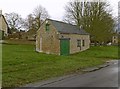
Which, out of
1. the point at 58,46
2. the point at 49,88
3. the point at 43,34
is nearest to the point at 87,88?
the point at 49,88

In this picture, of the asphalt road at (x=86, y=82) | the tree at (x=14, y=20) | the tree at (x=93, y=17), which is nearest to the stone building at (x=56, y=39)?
the tree at (x=93, y=17)

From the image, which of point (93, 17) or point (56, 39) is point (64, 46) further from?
point (93, 17)

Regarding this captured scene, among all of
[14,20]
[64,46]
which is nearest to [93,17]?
[64,46]

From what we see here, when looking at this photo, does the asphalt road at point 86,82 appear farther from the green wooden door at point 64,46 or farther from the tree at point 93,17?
━━━━━━━━━━
Opdracht >> Zet de regels hierboven, vanaf de regel met "Regarding this captured scene, among all of" tot en met het einde van de items, om in een JSON-lijst van strings met één string per regel. Laat lege regels weg.

Resultaat hieronder >>
[
  "Regarding this captured scene, among all of",
  "[14,20]",
  "[64,46]",
  "which is nearest to [93,17]?",
  "[64,46]",
  "From what we see here, when looking at this photo, does the asphalt road at point 86,82 appear farther from the green wooden door at point 64,46 or farther from the tree at point 93,17?"
]